Kay Schluehr wrote:
Why do You set
d.defaultValue(0) d.defaultValue(function=list)
but not
d.defaultValue(0) d.defaultValue([])
?
I think that's because you have to instantiate a different object for each different key. Otherwise, you would instantiate just one list as a default value for *all* default values. In other words, given:
class DefDict(dict): def __init__(self, default): self.default = default def __getitem__(self, item): try: return dict.__getitem__(self, item) except KeyError: return self.default
you'll get
In [12]: d = DefDict([])
In [13]: d[42].extend(['foo'])
In [14]: d.default Out[14]: ['foo']
In [15]: d[10].extend(['bar'])
In [16]: d.default Out[16]: ['foo', 'bar']

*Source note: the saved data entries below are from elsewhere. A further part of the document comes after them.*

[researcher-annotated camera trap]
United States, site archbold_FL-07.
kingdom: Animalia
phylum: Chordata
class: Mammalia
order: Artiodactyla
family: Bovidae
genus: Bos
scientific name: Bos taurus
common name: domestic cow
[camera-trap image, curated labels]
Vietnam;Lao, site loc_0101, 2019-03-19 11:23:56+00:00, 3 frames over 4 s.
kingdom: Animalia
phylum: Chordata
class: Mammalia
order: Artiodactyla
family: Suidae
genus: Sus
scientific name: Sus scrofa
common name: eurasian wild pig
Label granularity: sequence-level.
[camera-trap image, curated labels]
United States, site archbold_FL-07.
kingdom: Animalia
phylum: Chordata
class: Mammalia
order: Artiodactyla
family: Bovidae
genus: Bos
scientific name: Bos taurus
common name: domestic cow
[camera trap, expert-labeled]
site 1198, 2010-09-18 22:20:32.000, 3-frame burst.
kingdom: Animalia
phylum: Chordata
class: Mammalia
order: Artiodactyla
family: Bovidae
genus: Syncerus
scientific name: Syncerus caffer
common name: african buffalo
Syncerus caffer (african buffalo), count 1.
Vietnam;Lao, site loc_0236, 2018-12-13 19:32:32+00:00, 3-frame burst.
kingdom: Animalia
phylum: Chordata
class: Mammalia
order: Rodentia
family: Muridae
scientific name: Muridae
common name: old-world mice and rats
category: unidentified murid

In [17]: d[10] Out[17]: ['foo', 'bar']
In [18]: d[10] is d.default Out[18]: True
and this isn't what you really wanted.
By the way, to really work, I think that Duncan's proposal should create new objects when you try to access them, and to me it seems a bit counterintuitive. Nevertheless, I'm +0 on it.
And why not dict(type=int), dict(type=list) instead where default values are instantiated during object creation? A consistent pythonic handling of all types should be envisioned not some ad hoc solutions that go deprecated two Python releases later.
I don't really understand you. What should 'type' return? A callable that returns a new default value? That's exactly what Duncan proposed with the "function" keyword argument.